Lindsey and I value community very much, we believe it is essential to a healthy marriage. Without men in my life who ask the tough questions and expect high things of me I can easily slip into being a husband I don’t want to be. By having women who Lindsey is completely open and honest with she is able to grow in her faith and understanding.
Christians use code words way too much. We use them so much I am consciously trying to reduce my use as much as possible. We just end up having these weird words and phrases that no one else understands, and that is not good. And in this case it is particularly egregious. Humans are made for this type of life, this life in community. We are made to love and to be loved. We work best when we are open and honest, it brings out the best in us.
So the next time you read us talk about “community” that is what we mean. It’s important to us, it’s important to our marriage. And we hope you see the value and joy in it too.

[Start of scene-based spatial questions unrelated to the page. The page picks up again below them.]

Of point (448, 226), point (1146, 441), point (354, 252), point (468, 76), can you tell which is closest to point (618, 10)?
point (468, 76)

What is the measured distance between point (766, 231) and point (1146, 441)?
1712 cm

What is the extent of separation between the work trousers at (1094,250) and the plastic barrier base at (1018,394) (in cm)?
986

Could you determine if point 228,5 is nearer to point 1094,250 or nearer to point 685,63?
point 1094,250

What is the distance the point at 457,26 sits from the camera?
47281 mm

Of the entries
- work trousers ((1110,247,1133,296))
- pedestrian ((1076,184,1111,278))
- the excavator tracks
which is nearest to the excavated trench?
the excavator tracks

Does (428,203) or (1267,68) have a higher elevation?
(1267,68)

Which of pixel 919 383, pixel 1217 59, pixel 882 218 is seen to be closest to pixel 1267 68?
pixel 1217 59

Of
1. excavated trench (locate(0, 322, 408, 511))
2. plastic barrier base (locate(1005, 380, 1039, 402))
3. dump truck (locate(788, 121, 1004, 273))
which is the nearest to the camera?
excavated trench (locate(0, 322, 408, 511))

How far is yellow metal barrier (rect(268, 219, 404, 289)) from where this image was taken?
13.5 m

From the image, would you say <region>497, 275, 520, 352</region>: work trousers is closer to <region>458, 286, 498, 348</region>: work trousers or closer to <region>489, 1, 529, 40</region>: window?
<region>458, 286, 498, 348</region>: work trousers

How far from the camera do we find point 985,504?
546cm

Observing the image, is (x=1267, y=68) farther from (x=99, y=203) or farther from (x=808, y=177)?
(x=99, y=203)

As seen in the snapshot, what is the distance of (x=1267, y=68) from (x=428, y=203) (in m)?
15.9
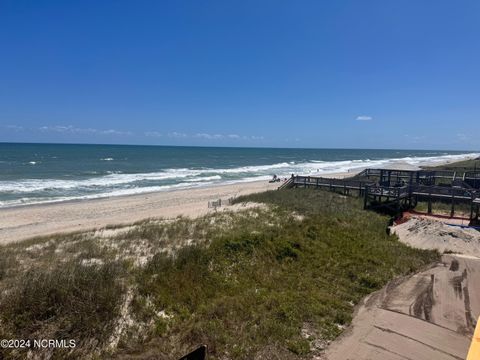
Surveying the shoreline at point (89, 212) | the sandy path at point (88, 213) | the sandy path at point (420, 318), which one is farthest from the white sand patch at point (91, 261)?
the sandy path at point (88, 213)

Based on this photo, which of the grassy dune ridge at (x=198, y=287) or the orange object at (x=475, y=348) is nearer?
the grassy dune ridge at (x=198, y=287)

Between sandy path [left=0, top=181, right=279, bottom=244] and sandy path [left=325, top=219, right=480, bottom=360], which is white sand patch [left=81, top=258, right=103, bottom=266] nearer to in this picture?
sandy path [left=325, top=219, right=480, bottom=360]

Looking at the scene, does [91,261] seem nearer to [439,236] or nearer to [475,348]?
[475,348]

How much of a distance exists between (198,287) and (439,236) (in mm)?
11253

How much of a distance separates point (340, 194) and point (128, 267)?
1938cm

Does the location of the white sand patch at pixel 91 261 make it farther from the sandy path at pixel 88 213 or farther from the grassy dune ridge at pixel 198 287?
the sandy path at pixel 88 213

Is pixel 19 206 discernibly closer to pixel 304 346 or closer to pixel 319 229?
pixel 319 229

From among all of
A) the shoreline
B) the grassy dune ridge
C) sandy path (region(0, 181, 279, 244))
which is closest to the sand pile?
the grassy dune ridge

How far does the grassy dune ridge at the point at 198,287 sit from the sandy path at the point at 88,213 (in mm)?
6746

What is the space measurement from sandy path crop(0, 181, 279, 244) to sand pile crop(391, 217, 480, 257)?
442 inches

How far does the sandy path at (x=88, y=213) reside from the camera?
1858cm

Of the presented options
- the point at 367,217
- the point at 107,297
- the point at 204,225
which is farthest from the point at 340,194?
the point at 107,297

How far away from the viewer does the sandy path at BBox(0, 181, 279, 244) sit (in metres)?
18.6

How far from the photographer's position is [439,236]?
45.5ft
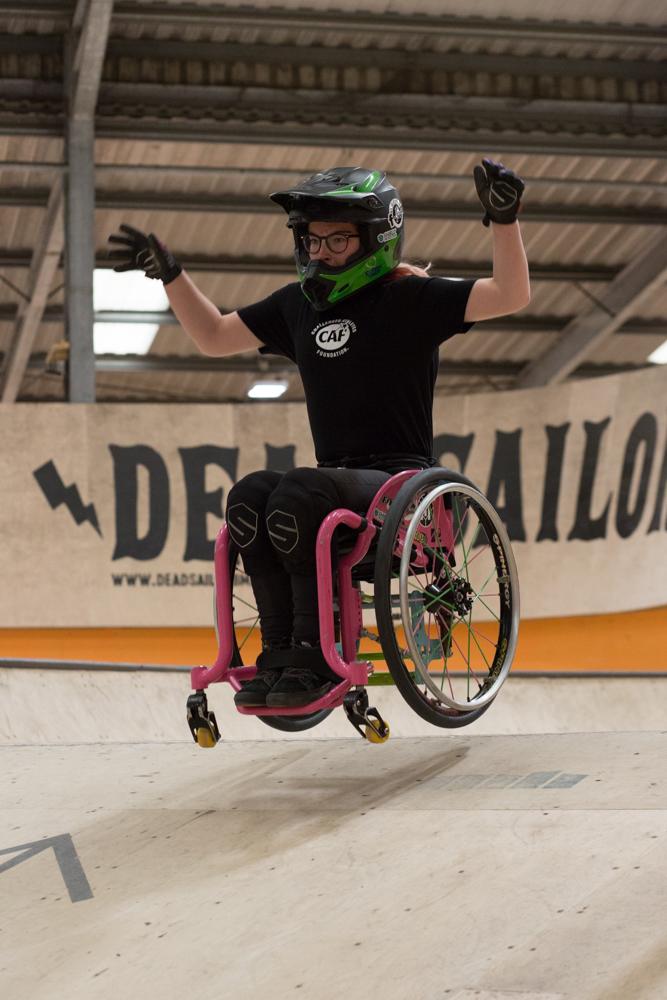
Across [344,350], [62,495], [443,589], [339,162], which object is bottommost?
[443,589]

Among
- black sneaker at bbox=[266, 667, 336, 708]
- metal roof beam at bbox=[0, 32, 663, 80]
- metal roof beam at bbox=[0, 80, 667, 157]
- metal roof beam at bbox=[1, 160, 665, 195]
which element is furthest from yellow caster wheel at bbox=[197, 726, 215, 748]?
metal roof beam at bbox=[0, 32, 663, 80]

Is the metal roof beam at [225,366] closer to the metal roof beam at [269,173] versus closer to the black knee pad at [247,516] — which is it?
the metal roof beam at [269,173]

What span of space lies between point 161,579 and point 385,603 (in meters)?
5.51

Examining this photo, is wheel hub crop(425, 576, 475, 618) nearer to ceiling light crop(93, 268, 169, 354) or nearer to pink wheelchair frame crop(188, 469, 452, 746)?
pink wheelchair frame crop(188, 469, 452, 746)

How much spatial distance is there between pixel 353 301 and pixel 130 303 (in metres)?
12.8

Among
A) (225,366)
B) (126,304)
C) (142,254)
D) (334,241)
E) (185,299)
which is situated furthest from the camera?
(225,366)

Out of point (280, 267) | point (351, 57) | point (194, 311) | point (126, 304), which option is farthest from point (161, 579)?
point (126, 304)

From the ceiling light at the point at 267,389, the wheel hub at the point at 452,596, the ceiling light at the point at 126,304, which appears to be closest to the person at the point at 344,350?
the wheel hub at the point at 452,596

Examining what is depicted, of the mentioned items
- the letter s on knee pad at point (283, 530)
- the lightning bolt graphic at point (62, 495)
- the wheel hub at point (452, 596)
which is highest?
the lightning bolt graphic at point (62, 495)

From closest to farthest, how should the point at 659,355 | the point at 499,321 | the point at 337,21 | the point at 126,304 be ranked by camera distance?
1. the point at 337,21
2. the point at 126,304
3. the point at 499,321
4. the point at 659,355

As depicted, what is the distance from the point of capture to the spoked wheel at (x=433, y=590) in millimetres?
3574

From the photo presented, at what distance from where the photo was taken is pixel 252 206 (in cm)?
1412

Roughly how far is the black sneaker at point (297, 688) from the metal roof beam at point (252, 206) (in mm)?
10980

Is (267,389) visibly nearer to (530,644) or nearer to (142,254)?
(530,644)
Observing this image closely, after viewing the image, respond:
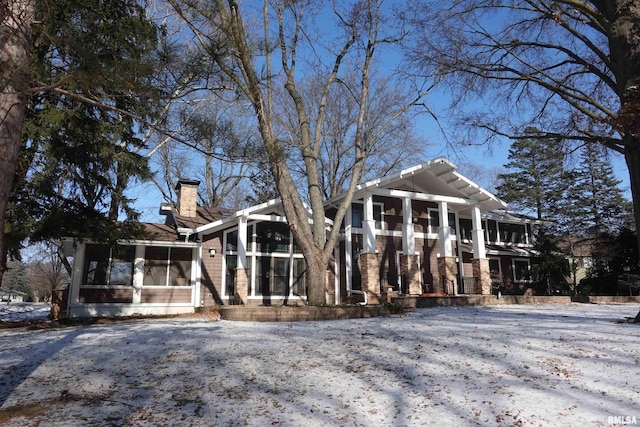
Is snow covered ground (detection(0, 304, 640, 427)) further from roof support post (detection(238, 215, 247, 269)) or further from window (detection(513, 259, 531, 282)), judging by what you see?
window (detection(513, 259, 531, 282))

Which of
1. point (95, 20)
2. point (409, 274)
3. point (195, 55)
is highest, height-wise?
point (95, 20)

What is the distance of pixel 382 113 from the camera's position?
24297 millimetres

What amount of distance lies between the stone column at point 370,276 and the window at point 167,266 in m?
6.52

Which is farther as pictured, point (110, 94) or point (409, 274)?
point (409, 274)

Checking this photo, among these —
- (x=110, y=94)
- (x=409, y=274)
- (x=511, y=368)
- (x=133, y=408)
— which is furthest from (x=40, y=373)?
(x=409, y=274)

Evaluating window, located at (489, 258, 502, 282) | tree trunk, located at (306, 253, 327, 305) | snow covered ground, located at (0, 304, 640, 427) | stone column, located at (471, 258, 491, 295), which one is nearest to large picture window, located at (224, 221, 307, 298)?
tree trunk, located at (306, 253, 327, 305)

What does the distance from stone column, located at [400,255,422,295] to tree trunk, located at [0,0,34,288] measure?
1465cm

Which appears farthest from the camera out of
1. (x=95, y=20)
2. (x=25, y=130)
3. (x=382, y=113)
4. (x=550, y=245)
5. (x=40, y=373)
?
(x=382, y=113)

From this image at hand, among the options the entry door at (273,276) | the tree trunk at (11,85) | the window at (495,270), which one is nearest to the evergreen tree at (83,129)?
the tree trunk at (11,85)

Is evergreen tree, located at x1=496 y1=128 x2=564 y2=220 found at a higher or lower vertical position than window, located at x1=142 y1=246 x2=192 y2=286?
higher

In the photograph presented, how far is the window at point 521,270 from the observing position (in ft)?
72.7

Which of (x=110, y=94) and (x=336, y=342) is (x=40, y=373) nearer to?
(x=110, y=94)

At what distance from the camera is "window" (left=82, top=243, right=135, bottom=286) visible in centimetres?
1427

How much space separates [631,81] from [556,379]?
6.40 metres
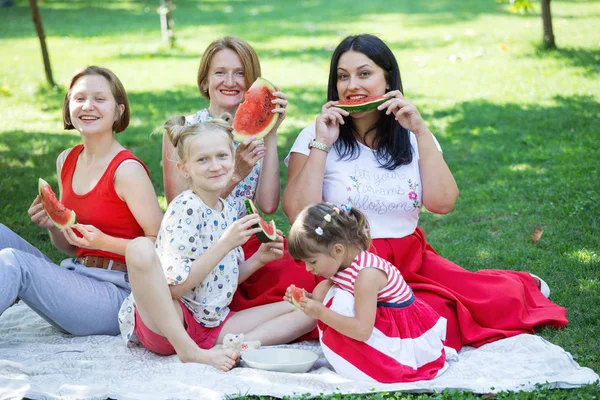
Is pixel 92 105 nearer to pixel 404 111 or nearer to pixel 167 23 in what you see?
pixel 404 111

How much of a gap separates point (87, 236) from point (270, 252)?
1.04m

Monday, I posted on here about meal planning and asked you all for your help and wisdom.
Tuesday, I got some incredible tips on furniture shopping from my friend Kari. I’ve been shopping for furniture all summer (with no luck!) and it had never occurred to me to ask others for insight and advice.
Tuesday evening, I posted on here about realizing that asking Brian for help isn’t nagging– it’s necessary.
Anyone noticing a theme?
I’m not always the quickest to realize things. I often tell people that God has to resort to using the “holy two-by-four” on me because I rarely hear any of the whispers or feel the nudges. I’m starting to wonder how long this whole asking-people-for-help thing has been staring me in the face and I’ve walked past it, struggling in my solitude.
Ironically, when I worked for the UT Learning Center, I would begin my public speaking sessions by informing the crowd that the number one characteristic of successful people is help-seeking behavior– knowing when and how to ask for help.
Like I said yesterday, I’m not so good at asking for help. I love to help others, but when it comes to needing it myself, I don’t want to put anyone out, to seem needy, or look like I can’t handle things. But you ladies who commented Monday helped me, Kari helped me, and Brian helps me all the time. And everyone did it gladly (or at least voluntarily ;-)).
I need the help of those who have gone before me, those with wisdom and experience, and those that see me regularly enough to know what’s going on with me. I also need the help of the man who married me. I could try to do this on my own, but the overwhelming evidence here points to much more success if I don’t.
Abby, Laura, Kari, Kerrie, Jill, Rachel, Jennifer, Sarah and Michelle,
Thank you for taking care of my wife. Tuesday night group meetings are always an important time for us but there is something special about the time she spends with you. When Lindsey comes home from her Tuesday nights with the girls to tell me about how you care for her, cry and laugh with her, are honest with her and most of all pray with her I could not be happier.
It is a humbling thing for a man to care so much for his wife, but also know that he cannot provide everything; and that is where you all step in. You girls take care of Lindsey in the ways that I cannot. You understand her emotional side and speak to her in a way that I am not able to. You see things from her perspective that I don’t.
I am very thankful for the ways that you serve Lindsey. You are all so supportive of her, of our marriage, and of me. It’s a wonderful thing to have folks like you in our lives daily.